The Orsay Museum is 30 years old this year and makes this anniversary a true celebration with this exceptional exhibition. The museum is set in an elegant building that used to be a railway station. Built for the 1900’ Universal Exhibition it has always been seen as one of the most beautiful construction on the right bank of the Seine facing the Tuileries gardens. It was classified French Historic Monument in 1978 and turned into an Art Gallery in 1986. The architects deliberately decided not to divide into small parts the huge station concourse and you feel at once impressed by its size: 42 metres high, 138 m long and 40 m wide! The pieces of art on display here are directly lit by the natural light that filters through the 35,000 sq metres glass roof and they might look different depending on the time of the day or on the weather.
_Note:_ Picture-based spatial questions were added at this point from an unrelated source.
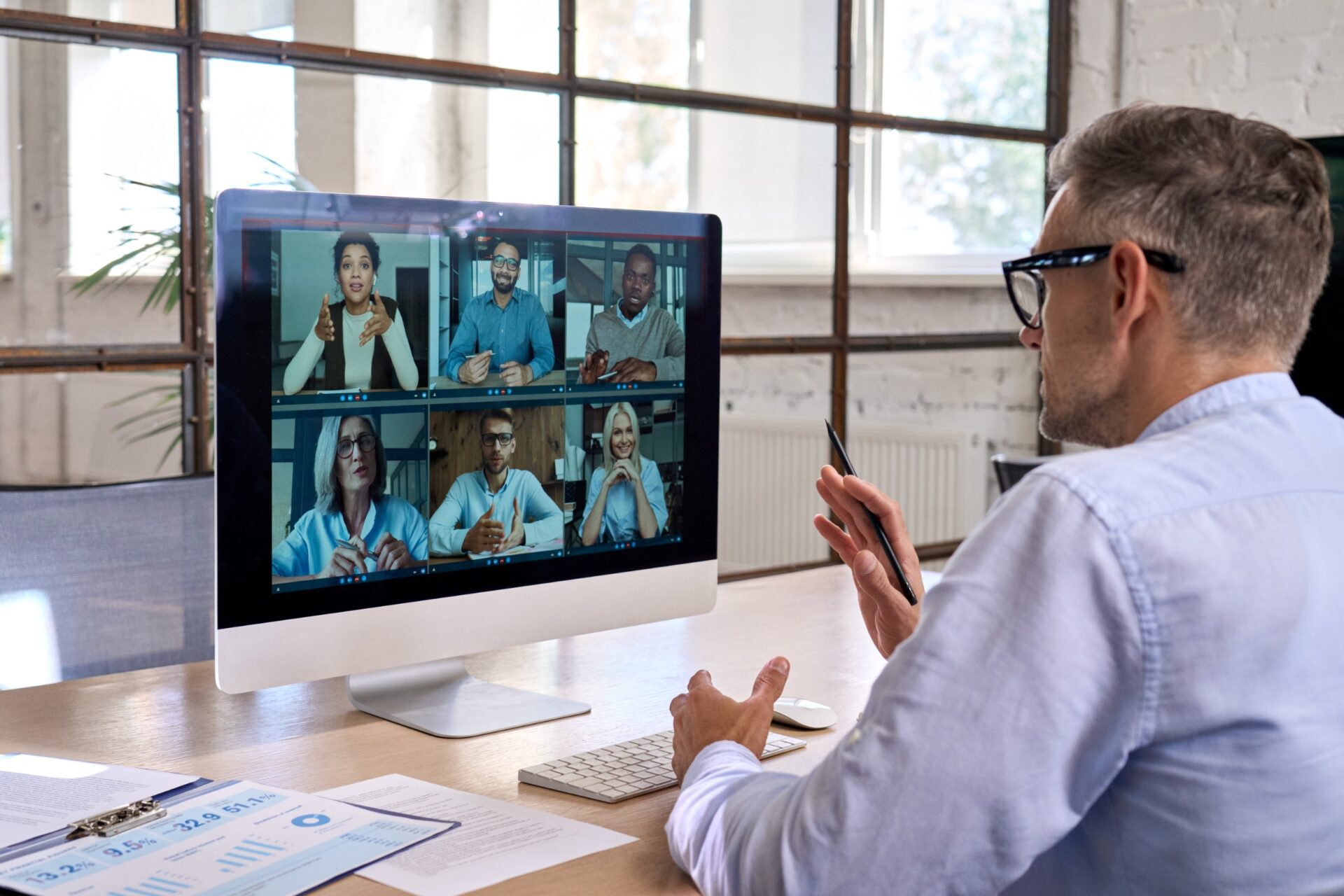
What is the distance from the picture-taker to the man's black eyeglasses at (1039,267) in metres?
0.85

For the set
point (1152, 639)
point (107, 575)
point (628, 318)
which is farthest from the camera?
point (107, 575)

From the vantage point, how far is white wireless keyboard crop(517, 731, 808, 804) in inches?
42.5

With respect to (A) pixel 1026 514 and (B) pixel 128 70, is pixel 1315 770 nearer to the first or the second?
(A) pixel 1026 514

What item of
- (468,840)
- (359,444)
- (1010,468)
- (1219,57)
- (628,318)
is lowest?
(468,840)

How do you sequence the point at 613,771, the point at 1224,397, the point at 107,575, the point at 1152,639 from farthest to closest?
1. the point at 107,575
2. the point at 613,771
3. the point at 1224,397
4. the point at 1152,639

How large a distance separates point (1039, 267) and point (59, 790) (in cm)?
83

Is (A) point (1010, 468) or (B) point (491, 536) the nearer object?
(B) point (491, 536)

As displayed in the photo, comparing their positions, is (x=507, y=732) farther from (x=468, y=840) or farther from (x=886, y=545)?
(x=886, y=545)

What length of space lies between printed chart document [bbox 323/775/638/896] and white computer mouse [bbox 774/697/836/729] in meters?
0.31

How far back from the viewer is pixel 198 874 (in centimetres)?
88

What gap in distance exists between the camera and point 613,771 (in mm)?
1115

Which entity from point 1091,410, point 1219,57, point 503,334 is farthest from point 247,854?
point 1219,57

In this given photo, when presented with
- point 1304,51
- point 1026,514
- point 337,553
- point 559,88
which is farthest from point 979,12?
point 1026,514

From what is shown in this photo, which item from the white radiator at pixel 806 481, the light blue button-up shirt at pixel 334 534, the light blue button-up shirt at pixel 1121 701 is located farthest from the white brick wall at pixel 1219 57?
the light blue button-up shirt at pixel 1121 701
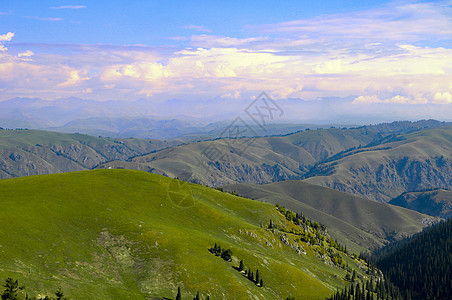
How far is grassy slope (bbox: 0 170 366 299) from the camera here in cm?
10031

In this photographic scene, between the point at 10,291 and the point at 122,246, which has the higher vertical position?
the point at 10,291

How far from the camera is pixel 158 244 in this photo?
132m

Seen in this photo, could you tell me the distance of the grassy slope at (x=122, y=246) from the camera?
329 feet

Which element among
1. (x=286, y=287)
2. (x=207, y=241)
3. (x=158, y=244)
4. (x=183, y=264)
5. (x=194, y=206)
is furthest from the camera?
(x=194, y=206)

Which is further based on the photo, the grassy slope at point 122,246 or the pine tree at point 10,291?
the grassy slope at point 122,246

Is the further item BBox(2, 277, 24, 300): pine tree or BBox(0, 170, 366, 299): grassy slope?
BBox(0, 170, 366, 299): grassy slope

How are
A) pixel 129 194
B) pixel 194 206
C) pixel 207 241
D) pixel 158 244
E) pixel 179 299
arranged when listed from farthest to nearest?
pixel 194 206, pixel 129 194, pixel 207 241, pixel 158 244, pixel 179 299

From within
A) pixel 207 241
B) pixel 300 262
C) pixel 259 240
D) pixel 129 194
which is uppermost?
pixel 129 194

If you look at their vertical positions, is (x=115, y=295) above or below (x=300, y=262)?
above

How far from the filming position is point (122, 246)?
127 m

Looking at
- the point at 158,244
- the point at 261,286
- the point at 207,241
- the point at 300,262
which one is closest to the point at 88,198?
the point at 158,244

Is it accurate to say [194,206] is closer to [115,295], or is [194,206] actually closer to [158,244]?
[158,244]

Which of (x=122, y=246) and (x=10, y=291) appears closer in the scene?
(x=10, y=291)

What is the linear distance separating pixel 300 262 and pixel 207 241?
62796 mm
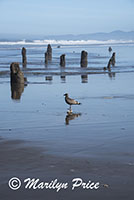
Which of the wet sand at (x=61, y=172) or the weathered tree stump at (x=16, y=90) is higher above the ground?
the weathered tree stump at (x=16, y=90)

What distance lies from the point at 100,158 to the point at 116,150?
675mm

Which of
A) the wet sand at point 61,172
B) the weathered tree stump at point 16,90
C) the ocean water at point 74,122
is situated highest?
the weathered tree stump at point 16,90

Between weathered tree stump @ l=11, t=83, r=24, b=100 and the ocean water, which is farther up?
weathered tree stump @ l=11, t=83, r=24, b=100

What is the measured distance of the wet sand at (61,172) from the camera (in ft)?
20.7

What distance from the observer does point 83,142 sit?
9469 mm

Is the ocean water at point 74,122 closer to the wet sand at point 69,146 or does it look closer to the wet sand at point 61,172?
the wet sand at point 69,146

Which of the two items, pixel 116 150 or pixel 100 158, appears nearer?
pixel 100 158

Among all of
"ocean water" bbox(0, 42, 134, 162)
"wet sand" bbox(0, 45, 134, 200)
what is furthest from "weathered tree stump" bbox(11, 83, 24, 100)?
"wet sand" bbox(0, 45, 134, 200)

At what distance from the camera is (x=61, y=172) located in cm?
733

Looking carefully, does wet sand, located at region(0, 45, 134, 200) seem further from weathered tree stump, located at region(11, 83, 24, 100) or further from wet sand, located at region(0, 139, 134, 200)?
weathered tree stump, located at region(11, 83, 24, 100)

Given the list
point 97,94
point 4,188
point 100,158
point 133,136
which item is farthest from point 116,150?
point 97,94

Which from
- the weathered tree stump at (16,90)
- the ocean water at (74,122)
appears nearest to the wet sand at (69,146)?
the ocean water at (74,122)

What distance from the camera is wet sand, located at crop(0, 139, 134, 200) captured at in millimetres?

Napoleon III was Napoleon’s nephew, his father was Louis Bonaparte one of Napoleon’s brother, and he was born in Holland in 1808 at a time when his father was king of Holland. He lived in exile after the collapse of Napoleon’s empire in 1815 but took an active role in French political life, first as deputy member of the Assemblée Nationale, and later when he was elected President of the Republic in 1848.
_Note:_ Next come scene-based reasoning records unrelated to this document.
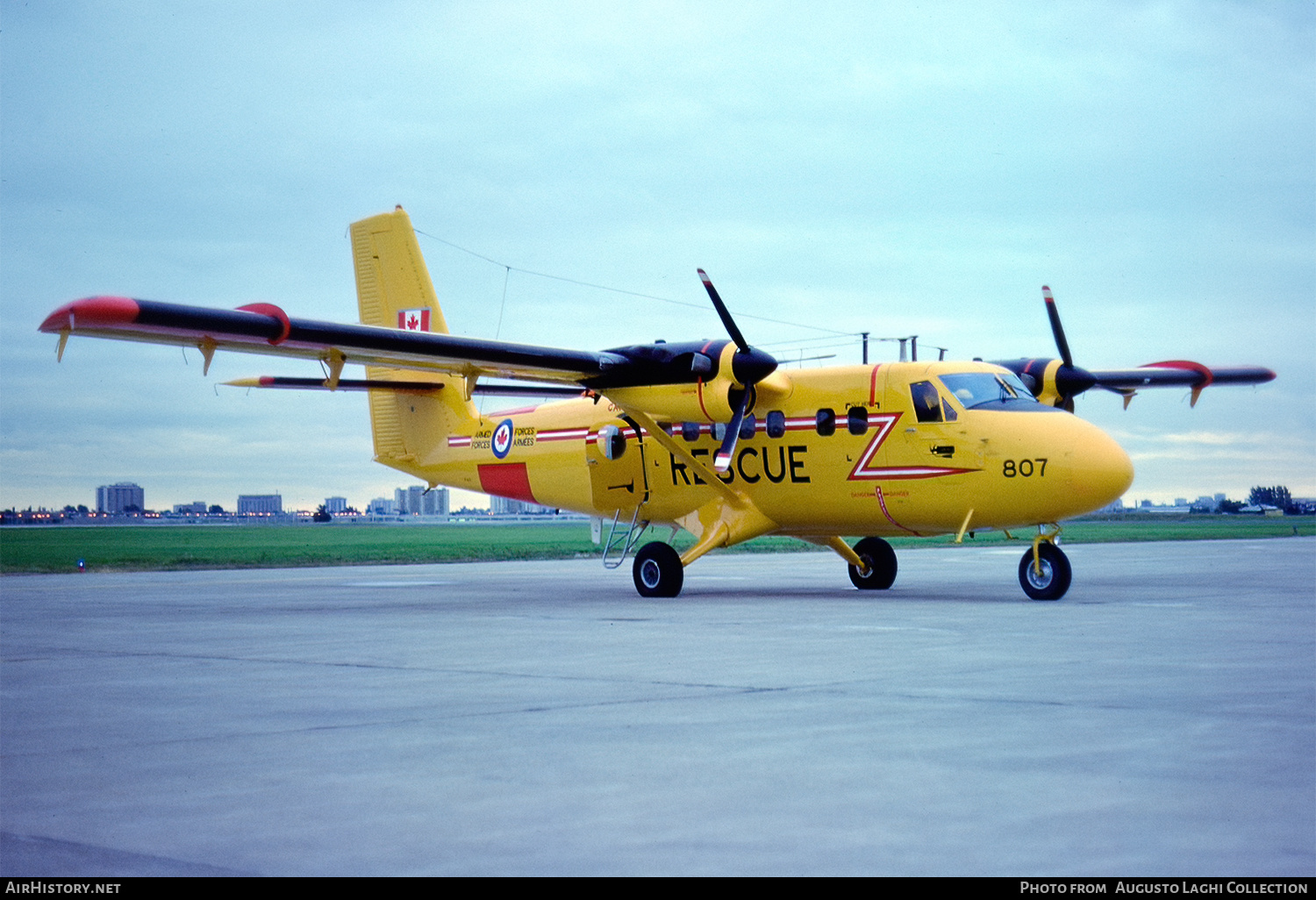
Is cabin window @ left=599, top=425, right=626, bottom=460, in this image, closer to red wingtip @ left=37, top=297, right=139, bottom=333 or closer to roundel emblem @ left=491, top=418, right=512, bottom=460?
roundel emblem @ left=491, top=418, right=512, bottom=460

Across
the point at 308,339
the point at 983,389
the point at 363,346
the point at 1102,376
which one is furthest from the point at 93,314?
the point at 1102,376

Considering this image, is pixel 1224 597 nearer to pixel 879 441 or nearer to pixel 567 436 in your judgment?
pixel 879 441

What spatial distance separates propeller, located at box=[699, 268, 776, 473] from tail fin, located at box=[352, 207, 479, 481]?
270 inches

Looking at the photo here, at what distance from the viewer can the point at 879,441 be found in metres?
19.3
But his true dream was to follow his uncle’s footstep and restore the French Empire. He achieved this goal in 1852 with a bold coup d’état. He was a great admirer of British modernity and meant to transform France and make it an industrialized, wealthy and powerful country.
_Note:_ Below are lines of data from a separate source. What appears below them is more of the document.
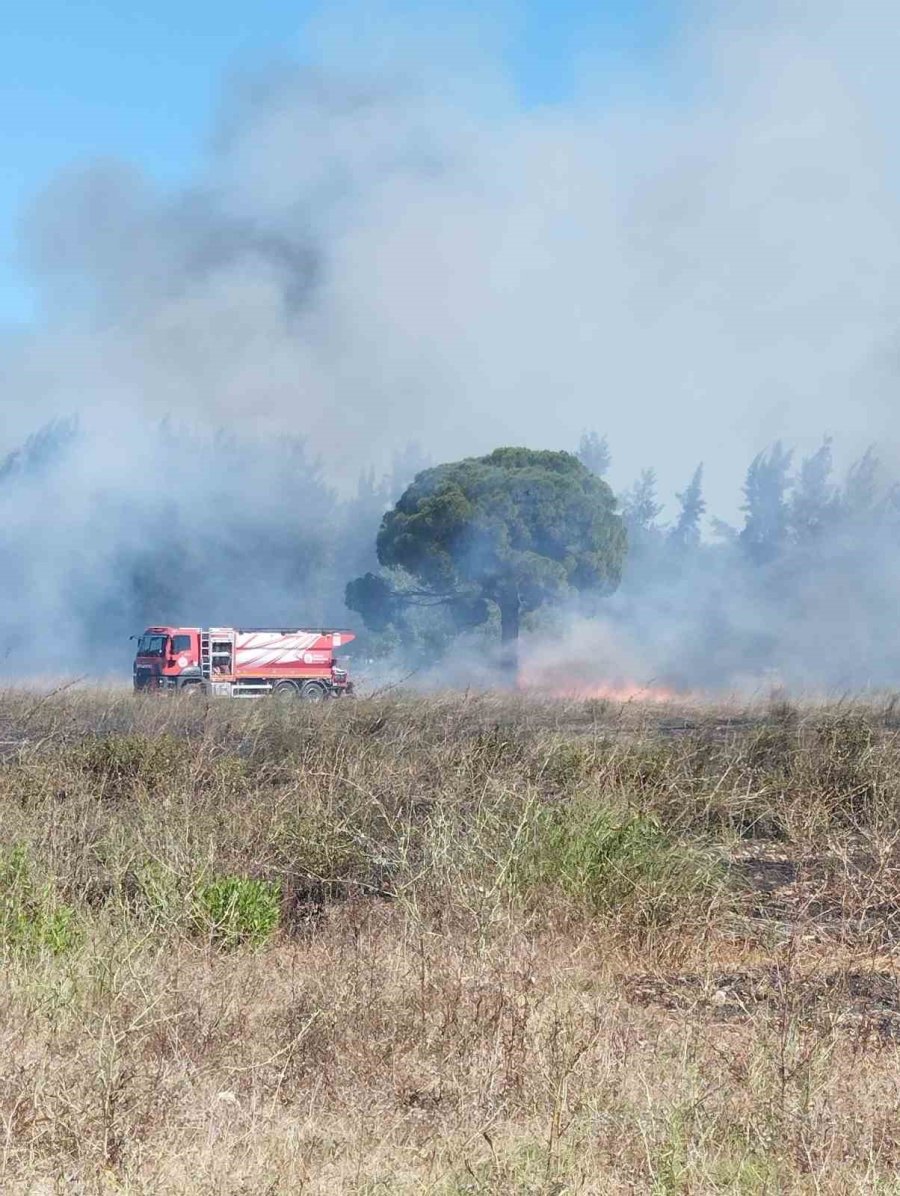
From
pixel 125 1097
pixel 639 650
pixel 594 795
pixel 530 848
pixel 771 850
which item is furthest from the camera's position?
Result: pixel 639 650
In only 18 years France became a modern country in spite of several financial scandals and of several wars waged during his reign that ended with the shameful battle of Sedan lost against the Prussian in 1870. Today his reign is mainly remembered for Paris’ transformation. Together with Baron Haussmann, Napoleon III created large avenues and boulevards lined with high buildings now called Haussmann style buildings. In 1850 Paris still was a medieval town with many squalid districts and Napoleon III wanted better living conditions for its inhabitants and dreamed of eradicating poverty.
Paris as we know and love it now is mostly his creation. But sadly after the smear campaign led by Victor Hugo who hated him, none of French governments accepted to pay tribute to his major contribution to French history. He had to end his days in exile in UK where his dear friend Queen Victoria welcome him. He still lies in St Michael’s Abbey in Farnborough.
The exhibition set in the Orsay Museum retraces this interesting and hectic period. Technical and artistic creations were in a frenzy of endless novelties and artists of the time are still famous today: Courbet, Monet, Degas, Manet, Lami, Garnier, Offenbach and many others were driven by this incredible energy. In spite of a “weird” museography (you almost have to get down on all fours to be able to read the explanations written on small signs put on the floor!), this exhibition makes us relive this exuberant and major period of French history.